Silver Book II stresses the need for development across three domains:

  • Skills – including hard skills such as being able to transfer a person from a wheelchair to a bed, and soft skills such as reading facial expressions and body posture.
  • Knowledge – such as knowing how to carry out comprehensive assessments and how to interpret what the normal blood pressure range is for older patients.
  • Attitudes – including the need for positive behaviour towards older people, with openness to collaborate more intensively with family members and interdisciplinary colleagues.

Communication is a key area requiring improvement

But the greatest area of improvement is needed in communication, it says. Effective communication decreases error, enhances safety and improves outcomes – critical when working with people with cognitive impairment and dementia.

People with altered mental states are likely to require second source accounts from families and carers or confirmation to ensure accurate communication.

Neal Aplin

RCN Advanced Nursing Practitioner Steering Committee member Neal Aplin says this focus on competencies is important. He wants to see the NHS providing extra training to nurses given there is an increasingly older population who are living and presenting with a wide range of conditions and co-morbidities.

Quality training regarding frailty and signs of deterioration is important

Mr Aplin, who works as an advanced clinical practitioner at Swindon’s Great Western Hospital, says the skills and knowledge of nurses in this area will vary.

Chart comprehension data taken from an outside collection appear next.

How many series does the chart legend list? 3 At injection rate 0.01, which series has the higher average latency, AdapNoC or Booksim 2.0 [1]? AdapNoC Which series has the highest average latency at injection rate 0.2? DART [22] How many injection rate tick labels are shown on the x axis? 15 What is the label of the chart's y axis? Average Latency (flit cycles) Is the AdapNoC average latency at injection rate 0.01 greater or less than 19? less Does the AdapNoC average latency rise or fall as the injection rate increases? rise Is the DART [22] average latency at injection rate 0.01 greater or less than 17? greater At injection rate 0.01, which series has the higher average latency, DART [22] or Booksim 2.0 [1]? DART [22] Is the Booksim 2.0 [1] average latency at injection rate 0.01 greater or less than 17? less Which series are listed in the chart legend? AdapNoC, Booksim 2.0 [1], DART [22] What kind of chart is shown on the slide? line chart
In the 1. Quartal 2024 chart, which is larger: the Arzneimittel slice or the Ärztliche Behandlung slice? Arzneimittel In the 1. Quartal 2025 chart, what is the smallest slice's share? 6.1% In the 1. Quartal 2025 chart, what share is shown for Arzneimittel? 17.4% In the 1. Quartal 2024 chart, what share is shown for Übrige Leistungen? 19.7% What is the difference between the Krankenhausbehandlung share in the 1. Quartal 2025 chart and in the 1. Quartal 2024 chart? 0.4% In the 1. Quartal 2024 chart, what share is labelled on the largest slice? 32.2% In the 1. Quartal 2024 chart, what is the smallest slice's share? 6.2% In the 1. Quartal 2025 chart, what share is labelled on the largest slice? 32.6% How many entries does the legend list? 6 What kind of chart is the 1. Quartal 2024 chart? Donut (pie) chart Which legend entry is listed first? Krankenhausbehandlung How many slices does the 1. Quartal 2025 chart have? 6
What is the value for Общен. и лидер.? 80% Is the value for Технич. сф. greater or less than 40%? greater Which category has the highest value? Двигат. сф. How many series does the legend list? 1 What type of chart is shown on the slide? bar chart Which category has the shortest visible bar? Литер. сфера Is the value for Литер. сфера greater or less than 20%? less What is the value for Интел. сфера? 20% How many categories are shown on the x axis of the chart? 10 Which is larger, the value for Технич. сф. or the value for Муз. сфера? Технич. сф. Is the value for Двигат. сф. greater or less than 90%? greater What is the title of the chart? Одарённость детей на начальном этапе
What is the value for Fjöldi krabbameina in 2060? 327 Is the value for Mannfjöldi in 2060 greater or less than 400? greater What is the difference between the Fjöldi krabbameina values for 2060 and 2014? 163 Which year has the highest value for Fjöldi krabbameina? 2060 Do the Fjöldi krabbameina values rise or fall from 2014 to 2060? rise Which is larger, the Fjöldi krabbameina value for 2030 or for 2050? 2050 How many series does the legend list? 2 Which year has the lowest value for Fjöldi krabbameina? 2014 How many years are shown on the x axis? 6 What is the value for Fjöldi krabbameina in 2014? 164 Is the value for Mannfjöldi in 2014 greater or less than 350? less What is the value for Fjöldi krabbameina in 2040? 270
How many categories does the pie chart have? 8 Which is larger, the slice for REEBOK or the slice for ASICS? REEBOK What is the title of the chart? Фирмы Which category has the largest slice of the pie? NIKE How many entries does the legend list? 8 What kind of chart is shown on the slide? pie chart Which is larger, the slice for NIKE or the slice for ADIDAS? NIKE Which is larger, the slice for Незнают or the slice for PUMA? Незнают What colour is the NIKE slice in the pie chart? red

'As an advanced practitioner, this is included in my training to assess, diagnose and manage autonomously. Experienced ED staff are likely to have developed many of the skills required, but for junior staff further training could be required.

‘Quality training regarding frailty and specifically signs of deterioration in older patients is important. This is because older frail people can present atypically, and recognising signs of deterioration in older people promptly can help to improve outcomes.’